Given the constraints, a complete and accurate landscape analysis cannot be produced from the claim text alone.

Critical assessment of enforceability posture (based on claim drafting)

Even without the prosecution history, the claim structure implies a strategy to capture a narrow but repeatable clinical practice:

• The independent claim (Claim 1) is broad on:
  • cancer type (via dependent Claim 7, but Claim 1 itself is not limited to a specific cancer)
  • choice of antihypertensive agent (not specified)
  • choice of chemo regimen (not specified in Claim 1)
• The dependent claims then narrow the population and regimen to increase coverage across specific oncology standards (CRC and metastatic settings in particular).

Practical enforcement likely centers on combination therapy and metastatic CRC

Dependent Claim 6 specifically recites 5-FU, leucovorin, and irinotecan, which aligns with common CRC regimens (with or without bevacizumab depending on protocol). That makes Claim 6 a likely target for infringement arguments in settings where clinicians keep bevacizumab at the same regimen after severe hypertension, provided management is implemented.

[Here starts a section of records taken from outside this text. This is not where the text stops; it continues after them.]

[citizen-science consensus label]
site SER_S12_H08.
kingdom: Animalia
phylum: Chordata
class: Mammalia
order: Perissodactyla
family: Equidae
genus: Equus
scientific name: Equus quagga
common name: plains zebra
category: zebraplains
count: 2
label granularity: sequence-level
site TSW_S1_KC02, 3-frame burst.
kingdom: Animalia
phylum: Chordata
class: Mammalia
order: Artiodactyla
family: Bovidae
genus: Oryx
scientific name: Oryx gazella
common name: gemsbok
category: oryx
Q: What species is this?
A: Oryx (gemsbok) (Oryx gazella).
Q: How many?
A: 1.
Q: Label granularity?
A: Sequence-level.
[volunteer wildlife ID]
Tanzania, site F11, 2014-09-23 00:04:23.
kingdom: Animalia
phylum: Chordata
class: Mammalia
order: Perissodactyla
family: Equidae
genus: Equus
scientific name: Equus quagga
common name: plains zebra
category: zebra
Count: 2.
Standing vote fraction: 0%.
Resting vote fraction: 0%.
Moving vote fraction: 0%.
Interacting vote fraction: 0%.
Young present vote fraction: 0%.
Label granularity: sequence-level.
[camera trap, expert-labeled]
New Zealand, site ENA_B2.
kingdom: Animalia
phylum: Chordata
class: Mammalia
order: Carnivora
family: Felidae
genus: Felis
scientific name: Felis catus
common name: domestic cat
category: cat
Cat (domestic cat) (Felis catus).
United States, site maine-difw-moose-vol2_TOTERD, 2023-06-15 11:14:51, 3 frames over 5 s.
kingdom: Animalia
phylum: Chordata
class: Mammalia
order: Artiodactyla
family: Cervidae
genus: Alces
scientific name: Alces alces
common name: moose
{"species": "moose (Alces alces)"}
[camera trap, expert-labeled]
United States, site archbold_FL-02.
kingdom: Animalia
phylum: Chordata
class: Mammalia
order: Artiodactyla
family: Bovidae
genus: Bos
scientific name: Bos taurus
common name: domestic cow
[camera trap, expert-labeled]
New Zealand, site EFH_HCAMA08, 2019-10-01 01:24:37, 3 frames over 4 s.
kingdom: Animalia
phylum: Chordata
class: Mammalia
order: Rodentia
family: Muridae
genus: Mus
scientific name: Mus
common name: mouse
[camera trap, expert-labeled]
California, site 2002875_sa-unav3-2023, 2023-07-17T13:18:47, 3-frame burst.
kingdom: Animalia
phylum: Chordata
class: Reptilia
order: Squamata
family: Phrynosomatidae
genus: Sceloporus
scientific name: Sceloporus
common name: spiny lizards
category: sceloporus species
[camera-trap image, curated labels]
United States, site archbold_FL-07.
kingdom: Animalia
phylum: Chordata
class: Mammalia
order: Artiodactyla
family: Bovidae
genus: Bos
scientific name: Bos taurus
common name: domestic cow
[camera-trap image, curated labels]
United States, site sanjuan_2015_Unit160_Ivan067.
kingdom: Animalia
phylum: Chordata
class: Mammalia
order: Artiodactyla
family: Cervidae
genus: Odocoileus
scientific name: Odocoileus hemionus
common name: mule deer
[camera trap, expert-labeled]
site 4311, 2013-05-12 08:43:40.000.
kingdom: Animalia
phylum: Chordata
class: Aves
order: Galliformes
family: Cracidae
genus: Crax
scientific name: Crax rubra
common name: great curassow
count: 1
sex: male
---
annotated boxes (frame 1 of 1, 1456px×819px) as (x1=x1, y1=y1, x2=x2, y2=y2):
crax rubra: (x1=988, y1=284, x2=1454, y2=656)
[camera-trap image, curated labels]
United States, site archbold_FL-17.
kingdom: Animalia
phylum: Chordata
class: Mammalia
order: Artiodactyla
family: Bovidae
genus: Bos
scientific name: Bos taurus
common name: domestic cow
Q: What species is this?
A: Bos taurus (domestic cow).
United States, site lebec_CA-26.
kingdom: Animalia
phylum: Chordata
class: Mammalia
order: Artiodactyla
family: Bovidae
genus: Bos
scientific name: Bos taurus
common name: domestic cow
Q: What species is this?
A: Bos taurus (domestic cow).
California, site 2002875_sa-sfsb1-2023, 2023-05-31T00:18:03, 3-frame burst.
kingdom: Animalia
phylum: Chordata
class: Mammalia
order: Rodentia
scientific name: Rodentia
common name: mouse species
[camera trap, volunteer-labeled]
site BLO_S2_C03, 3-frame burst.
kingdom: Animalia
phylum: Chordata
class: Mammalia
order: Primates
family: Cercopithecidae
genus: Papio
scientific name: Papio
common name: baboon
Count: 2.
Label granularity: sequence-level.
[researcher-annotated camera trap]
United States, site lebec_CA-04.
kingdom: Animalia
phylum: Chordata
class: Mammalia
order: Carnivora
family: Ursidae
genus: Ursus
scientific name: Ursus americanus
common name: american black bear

Design-around options competitors would evaluate

• Alter the dose regimen after the Grade III event (pause, reduce, or otherwise change the regimen) to avoid the “without altering” constraint.
• Treat and document hypertension management but also interrupt bevacizumab dosing as required by their protocol or label/guideline interpretations.
• Use different dosing schedules outside the dependent-dose claims (bi-weekly ~5 mg/kg or ~10 mg/kg), though Claim 1 could still cover other schedules if it is read as dose-regimen agnostic.

Key Takeaways

• The patent protects a continuation strategy: after a bevacizumab-associated Grade III hypertensive event, clinicians manage with an antihypertensive agent but continue bevacizumab without altering the dosage regimen.
• Dependent claims significantly narrow the method to specific chemotherapies and metastatic oncology indications, with notable focus on 5-FU/leucovorin/irinotecan combinations and metastatic CRC settings.
• The strongest litigation-enabling feature is the “no dosage regimen alteration” constraint; the strongest vulnerabilities for competitors are any label-consistent interruption/reduction practices and any protocols that modify bevacizumab dosing after Grade III hypertension.
• A true US patent landscape map (specific earlier US patents, priority chain conflicts, and examiner-cited references) cannot be completed from claim text alone.

FAQs

1) What is the single most important technical limitation in Claim 1?

Bevacizumab is continued after a bevacizumab-associated Grade III hypertensive event while an antihypertensive agent manages the event, and the bevacizumab dosage regimen is not altered.

2) Does the patent require a particular antihypertensive drug?

No. Claim 1 requires an antihypertensive agent sufficient to manage the Grade III event but does not specify drug identity.

3) Are the cancer types restricted?

Claim 1 is not limited to a specific cancer in the text provided, but dependent Claim 7 restricts cancer types (e.g., colorectal, glioblastoma, NSCLC, cervical, peritoneum, renal, ovarian, mesothelioma). Dependent claims 8-14 add further narrowing to metastatic colorectal and other metastatic subsets.

4) Which chemotherapy regimen is explicitly required by a dependent claim?

Claim 6 requires 5-FU, leucovorin, and irinotecan together.

5) Can competitors avoid infringement by pausing bevacizumab?

If bevacizumab is paused or its dosing regimen is changed after the Grade III hypertensive event, it can fall outside the claim requirement that continued treatment occurs without altering the dosage regimen.

References

[1] United States Patent 9,795,672 (claims as provided in prompt).